Generative artificial intelligence (Generative AI) has been a topic of increasing interest, especially following the release of ChatGPT by OpenAI in November 2022. These systems generate outputs such as pictures, text, and other media in response to prompts entered by a user. Examples of ChatGPT’s capabilities range from drafting cover letters for job applications to university research papers and LinkedIn posts.
These systems do, however, pose interesting data protection issues.
Data collection
Article 14 of the GDPR requires organisations to explain to individuals how they process personal data and how the personal data was obtained, when not obtained directly from the data subject. It is reasonable to assume that the method used to train ChatGPT (whereby publicly accessible data is “scraped” from the internet, including books, articles, individual websites and social media posts) will result in personal data being used for the purposes of training the Generative AI model and that the individuals concerned will likely be unaware of this.
Fairness, lawfulness, and transparency
A fundamental challenge for Generative AI models such as ChatGPT is that under the GDPR, organisations are required to establish a legal basis for processing.
Whilst consent seems unlikely to be workable, legitimate interest could be an appropriate legal basis for the processing. Organisations developing Generative AI will, however, need to show that their legitimate interest overrides the individuals’ rights and interests. individuals’ awareness of what personal data is being collected, the sources of the information and the difficulty in ensuring the exercise of individuals rights will pose significant problems in relation to the balancing test.
The right to be forgotten
Generative AI models are created in a way which is similar to how the human brain works, meaning that each time ChatGPT is provided with new training data, the model adapts and adjusts so that the new training data is prioritised when generating an output. However, the model still has access to the information it previously learned. This method of training is difficult to reconcile with Article 17 of the GDPR, which provides individuals with right to erasure, as data points cannot be easily traced. If data sources can be traced, to erase data from a training model could compromise the accuracy of the model.
Regulatory response
On 31 March 2023 the Italian data protection authority, Garante per la protezione dei dati personali (the Garante), announced that it was temporarily blocking ChatGPT following a data breach on 20 March 2023. The Garante expressed numerous concerns regarding the unlawful processing of personal data, the lack of controls to prevent minors from accessing ChatGPT and general security concerns following a bug in the code which allowed some users to see the chat history of other users.

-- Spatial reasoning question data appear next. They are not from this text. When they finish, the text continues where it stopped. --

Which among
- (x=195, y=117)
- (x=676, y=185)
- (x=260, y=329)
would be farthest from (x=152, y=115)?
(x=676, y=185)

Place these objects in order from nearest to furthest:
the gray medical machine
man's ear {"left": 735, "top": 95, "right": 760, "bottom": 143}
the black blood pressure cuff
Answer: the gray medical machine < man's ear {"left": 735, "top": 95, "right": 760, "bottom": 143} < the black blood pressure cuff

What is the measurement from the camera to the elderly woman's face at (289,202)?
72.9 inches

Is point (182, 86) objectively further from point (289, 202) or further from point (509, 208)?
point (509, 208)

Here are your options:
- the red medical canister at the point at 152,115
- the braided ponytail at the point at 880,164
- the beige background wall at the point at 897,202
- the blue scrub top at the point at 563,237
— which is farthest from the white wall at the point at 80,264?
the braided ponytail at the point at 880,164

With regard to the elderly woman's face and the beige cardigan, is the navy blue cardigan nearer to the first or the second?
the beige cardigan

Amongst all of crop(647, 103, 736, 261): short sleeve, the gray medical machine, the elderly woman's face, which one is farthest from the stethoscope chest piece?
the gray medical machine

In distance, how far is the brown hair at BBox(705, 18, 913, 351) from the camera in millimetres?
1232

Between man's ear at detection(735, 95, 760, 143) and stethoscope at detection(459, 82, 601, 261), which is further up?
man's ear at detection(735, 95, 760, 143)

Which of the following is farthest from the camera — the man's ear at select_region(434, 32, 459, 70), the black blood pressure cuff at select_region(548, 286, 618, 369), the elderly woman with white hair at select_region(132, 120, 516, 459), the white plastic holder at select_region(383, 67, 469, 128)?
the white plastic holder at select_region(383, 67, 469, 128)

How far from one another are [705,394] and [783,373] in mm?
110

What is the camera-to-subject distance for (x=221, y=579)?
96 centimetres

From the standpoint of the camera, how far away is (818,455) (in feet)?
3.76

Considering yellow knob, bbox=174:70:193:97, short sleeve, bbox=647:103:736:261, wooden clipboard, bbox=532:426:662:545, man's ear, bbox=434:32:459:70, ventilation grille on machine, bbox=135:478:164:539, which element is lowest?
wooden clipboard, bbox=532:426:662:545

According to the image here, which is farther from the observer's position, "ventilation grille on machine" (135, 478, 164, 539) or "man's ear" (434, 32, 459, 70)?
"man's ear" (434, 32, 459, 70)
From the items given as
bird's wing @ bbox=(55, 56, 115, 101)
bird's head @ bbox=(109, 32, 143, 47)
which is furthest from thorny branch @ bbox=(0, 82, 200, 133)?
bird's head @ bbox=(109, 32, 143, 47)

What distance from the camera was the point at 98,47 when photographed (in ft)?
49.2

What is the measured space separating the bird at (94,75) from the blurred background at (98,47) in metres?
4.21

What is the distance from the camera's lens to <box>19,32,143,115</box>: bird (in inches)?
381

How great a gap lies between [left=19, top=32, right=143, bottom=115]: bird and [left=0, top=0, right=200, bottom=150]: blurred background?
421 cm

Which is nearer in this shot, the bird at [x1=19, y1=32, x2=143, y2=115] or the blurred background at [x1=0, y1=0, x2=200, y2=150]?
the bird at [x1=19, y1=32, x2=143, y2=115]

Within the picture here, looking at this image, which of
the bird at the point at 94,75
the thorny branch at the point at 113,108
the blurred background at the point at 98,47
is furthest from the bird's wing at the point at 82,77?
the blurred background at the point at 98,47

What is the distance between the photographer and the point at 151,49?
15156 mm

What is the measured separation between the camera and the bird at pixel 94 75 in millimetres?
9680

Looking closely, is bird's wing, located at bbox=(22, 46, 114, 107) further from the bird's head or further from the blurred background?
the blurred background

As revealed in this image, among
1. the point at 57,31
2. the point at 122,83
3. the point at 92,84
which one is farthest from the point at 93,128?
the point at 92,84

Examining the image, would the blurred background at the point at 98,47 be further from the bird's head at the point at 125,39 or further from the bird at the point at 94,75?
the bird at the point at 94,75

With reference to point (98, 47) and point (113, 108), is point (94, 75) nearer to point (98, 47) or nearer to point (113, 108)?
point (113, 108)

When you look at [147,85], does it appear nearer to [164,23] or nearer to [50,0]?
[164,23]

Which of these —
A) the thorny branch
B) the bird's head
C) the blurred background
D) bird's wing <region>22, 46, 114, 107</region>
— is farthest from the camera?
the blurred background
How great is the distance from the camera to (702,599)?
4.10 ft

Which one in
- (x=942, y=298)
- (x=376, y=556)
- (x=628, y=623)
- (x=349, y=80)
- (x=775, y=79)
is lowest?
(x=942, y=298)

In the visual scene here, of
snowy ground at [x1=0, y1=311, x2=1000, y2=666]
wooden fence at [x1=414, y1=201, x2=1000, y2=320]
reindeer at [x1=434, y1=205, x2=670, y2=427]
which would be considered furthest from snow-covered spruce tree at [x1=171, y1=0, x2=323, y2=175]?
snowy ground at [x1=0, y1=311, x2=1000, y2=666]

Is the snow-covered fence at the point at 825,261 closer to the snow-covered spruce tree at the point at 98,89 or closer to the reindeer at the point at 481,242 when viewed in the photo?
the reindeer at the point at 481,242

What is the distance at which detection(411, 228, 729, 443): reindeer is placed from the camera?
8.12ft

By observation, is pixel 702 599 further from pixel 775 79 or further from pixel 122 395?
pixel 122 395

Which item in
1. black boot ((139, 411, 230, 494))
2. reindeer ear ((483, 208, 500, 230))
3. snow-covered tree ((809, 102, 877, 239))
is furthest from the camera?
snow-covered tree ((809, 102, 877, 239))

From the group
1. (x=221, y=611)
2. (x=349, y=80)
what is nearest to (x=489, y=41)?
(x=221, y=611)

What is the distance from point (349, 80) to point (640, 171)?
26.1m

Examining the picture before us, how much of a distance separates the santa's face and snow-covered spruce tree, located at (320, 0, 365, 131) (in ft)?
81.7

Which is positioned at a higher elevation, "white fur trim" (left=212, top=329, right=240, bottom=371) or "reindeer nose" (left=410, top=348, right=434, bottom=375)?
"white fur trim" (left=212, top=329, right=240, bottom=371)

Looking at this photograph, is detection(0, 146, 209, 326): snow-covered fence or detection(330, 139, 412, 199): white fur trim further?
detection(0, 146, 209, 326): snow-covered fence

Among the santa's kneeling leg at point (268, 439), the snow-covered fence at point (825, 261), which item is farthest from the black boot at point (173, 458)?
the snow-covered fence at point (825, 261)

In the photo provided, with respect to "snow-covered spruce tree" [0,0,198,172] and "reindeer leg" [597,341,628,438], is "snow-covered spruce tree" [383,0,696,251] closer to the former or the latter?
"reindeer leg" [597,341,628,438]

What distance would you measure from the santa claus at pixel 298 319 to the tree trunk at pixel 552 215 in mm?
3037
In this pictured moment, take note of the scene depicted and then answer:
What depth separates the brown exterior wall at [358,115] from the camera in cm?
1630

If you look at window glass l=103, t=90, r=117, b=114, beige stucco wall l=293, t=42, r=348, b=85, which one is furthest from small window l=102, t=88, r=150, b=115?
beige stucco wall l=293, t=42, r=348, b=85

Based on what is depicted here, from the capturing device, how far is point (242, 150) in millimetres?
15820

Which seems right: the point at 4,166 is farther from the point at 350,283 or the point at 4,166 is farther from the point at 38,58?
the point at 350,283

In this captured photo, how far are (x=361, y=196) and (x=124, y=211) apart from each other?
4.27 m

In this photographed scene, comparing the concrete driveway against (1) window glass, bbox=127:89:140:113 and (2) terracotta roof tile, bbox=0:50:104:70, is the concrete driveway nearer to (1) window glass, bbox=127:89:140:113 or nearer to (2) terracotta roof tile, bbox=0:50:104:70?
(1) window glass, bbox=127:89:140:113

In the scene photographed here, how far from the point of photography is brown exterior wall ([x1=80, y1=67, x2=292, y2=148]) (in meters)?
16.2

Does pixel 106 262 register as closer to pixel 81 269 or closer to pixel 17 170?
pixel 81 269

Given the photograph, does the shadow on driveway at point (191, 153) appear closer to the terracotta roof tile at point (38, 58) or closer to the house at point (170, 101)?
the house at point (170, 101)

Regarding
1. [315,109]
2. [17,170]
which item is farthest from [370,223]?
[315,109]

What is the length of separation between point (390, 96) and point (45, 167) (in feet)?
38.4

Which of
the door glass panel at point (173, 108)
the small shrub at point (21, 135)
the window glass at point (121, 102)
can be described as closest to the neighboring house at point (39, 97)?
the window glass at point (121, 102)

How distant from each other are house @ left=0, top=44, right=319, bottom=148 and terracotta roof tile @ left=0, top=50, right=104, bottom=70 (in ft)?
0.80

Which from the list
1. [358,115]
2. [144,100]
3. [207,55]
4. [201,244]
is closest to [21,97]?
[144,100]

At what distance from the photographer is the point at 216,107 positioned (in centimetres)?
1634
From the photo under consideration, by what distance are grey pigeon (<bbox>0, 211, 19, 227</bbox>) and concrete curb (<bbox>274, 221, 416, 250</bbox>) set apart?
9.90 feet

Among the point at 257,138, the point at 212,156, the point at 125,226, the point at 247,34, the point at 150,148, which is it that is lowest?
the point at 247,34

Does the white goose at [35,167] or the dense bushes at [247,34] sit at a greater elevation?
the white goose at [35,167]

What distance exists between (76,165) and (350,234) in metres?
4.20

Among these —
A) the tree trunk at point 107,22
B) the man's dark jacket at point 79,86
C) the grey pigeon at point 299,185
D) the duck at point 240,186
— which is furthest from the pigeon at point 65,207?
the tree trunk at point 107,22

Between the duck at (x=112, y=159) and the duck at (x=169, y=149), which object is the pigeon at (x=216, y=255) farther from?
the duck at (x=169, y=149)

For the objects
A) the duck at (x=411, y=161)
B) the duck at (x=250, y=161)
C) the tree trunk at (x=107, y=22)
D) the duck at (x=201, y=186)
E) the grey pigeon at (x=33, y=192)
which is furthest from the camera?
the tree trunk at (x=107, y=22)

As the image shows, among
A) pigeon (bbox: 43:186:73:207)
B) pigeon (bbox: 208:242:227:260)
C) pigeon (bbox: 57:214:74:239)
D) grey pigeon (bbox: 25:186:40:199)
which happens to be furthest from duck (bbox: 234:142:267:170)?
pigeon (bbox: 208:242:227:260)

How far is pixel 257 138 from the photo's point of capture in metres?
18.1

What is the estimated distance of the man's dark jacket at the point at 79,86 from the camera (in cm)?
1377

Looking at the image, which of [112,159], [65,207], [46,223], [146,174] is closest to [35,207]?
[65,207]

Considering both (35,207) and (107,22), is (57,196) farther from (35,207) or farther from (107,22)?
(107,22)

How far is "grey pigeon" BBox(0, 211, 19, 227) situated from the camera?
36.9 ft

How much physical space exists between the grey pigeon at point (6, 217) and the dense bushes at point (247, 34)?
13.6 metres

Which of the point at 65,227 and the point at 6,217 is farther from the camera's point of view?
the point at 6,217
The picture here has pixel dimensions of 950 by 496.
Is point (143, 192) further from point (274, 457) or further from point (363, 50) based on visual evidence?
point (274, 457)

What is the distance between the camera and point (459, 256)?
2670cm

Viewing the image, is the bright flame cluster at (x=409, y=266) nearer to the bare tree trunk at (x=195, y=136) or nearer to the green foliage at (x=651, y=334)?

The Garante also expressed concerns in relation to the lack of appropriate legal basis for the collection and processing of personal data.
The ICO has opted for a softer approach, issuing a press release to remind organisations who are using or developing Generative AI of the core principles of data protection and practical steps which should be taken to comply with data protection laws. The press release can be read here.
The UK’s current proposal, from a legislation perspective, is to rely on existing laws to regulate AI, rather than to introduce new legislation. Time will tell if this approach needs to be reconsidered. Regulators across different sectors will, however, be expected to produce guidance to assist those working with AI. The UK’s approach differs to that of the EU, where the AI Act is approaching adoption.
Although ChatGPT may not seem directly relevant to most organisations, they should be aware of the risk of staff inputting business or personal data into ChatGPT to generate outputs and guard against this, including, as appropriate, updating information security policies in this regard.
More widely, it is certainly important to keep up to date with AI developments, both from the technological and regulatory perspective. With increasing opportunities for the use of AI it may be only a matter of time until theoretical issues become real ones.